Medtronic (MDT) is my top pick in medical devices; it is the largest medical technology company globally, with $30.1 billion in sales in fiscal 2021 (~50% US and ~50% international), notes Prakash Kolli, editor of Dividend Power.
Medtronic has four main business areas: Cardiovascular ($10.8 billion in sales), Medical Surgery ($8.7 billion in sales), Neuroscience ($8.2 billion in sales), and Diabetes ($2.4 billion in sales).
The company has struggled during the COVID-19 pandemic. The pandemic interrupted the long-term growth of elective procedures as patients stayed away from hospitals fearing the risk of infection, and hospitals diverted resources.
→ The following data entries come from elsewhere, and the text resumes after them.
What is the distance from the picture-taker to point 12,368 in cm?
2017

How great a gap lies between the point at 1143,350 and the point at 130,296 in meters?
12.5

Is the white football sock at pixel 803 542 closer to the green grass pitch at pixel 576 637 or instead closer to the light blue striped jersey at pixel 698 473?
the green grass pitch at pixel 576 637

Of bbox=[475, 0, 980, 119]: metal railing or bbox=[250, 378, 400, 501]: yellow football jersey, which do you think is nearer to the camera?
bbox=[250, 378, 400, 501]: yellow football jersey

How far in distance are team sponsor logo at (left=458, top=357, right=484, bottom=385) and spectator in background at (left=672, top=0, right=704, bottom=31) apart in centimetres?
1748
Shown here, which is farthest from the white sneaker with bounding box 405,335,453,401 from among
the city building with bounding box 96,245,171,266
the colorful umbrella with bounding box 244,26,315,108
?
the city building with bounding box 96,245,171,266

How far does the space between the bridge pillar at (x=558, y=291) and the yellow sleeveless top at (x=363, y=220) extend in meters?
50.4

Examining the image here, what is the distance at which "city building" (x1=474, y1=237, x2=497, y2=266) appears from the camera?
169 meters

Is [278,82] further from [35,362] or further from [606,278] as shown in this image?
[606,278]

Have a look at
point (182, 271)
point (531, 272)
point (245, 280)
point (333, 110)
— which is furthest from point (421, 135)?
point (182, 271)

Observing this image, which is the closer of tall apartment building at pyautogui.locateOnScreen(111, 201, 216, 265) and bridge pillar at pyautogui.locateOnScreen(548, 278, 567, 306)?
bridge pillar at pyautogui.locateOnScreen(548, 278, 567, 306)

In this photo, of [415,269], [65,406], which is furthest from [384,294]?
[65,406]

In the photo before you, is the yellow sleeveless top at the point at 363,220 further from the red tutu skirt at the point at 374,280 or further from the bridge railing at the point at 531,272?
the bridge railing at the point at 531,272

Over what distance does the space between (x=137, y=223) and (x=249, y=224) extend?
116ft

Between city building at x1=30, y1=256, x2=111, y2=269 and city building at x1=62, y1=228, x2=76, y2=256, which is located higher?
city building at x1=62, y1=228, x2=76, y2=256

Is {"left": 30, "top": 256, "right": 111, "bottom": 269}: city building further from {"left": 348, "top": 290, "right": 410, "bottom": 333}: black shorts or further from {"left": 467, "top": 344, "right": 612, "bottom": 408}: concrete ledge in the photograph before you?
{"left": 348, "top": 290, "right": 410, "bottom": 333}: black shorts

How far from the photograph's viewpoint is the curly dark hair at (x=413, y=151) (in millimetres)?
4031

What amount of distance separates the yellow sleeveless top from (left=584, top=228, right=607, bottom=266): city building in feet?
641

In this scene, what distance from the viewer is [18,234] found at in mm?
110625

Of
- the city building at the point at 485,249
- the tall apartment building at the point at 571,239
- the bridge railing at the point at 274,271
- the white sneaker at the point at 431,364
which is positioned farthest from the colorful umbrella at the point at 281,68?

In addition, the company has struggled with product approval delays and recalls. Furthermore, Medtronic received an FDA warning letter on its headquarters for the diabetes business, which may take two to three years to resolve.
Despite the near-term challenges, Medtronic is positioned for future growth. The company spends more than $2.5 billion annually on R&D to build its extensive patent portfolio and conduct clinical trials for FDA approval.
Medtronic had 200 product approvals in 2020, more than 190 approvals in 2021, and a robust pipeline for 2022. In addition, the company has invested in 40+ early stage companies with potential for future acquisitions.
The company spent $2.1 billion in fiscal 2021 on acquisitions to bolster its pipeline. Furthermore, Medtronic’s scale, R&D, and manufacturing capabilities make it difficult for new entrants to gain traction. As a result, management thinks it can deliver 5%+ revenue growth and 8%+ earnings per share growth over the long term.
Medtronic has paid a growing dividend for 44 years and is a Dividend Aristocrat. The dividend growth rate is around 10.2% in the past decade and 9.6% in the trailing 5-years. The forward dividend yield is ~2.42% above the 5-year average and the S&P 500’s average.
The relatively low payout ratio of approximately 50% leaves room for future increases. Moreover, the low payout ratio and the A stable / A3 stable investment grade credit ratings provide confidence for dividend safety.
Medtronic's stock price was on a downtrend since late-August 2021 and is now trading just above the 52-week lows. The stock is fairly valued, trading at a price-to-earnings (P/E) ratio of about 18.3X after being overvalued for the past few years.
However, earnings estimates may be low if elective surgeries return to typical growth rates and the company can deliver on its long-term goals. Investors should note that Medtronic is an Irish company for tax purposes. I view the stock as a long-term buy.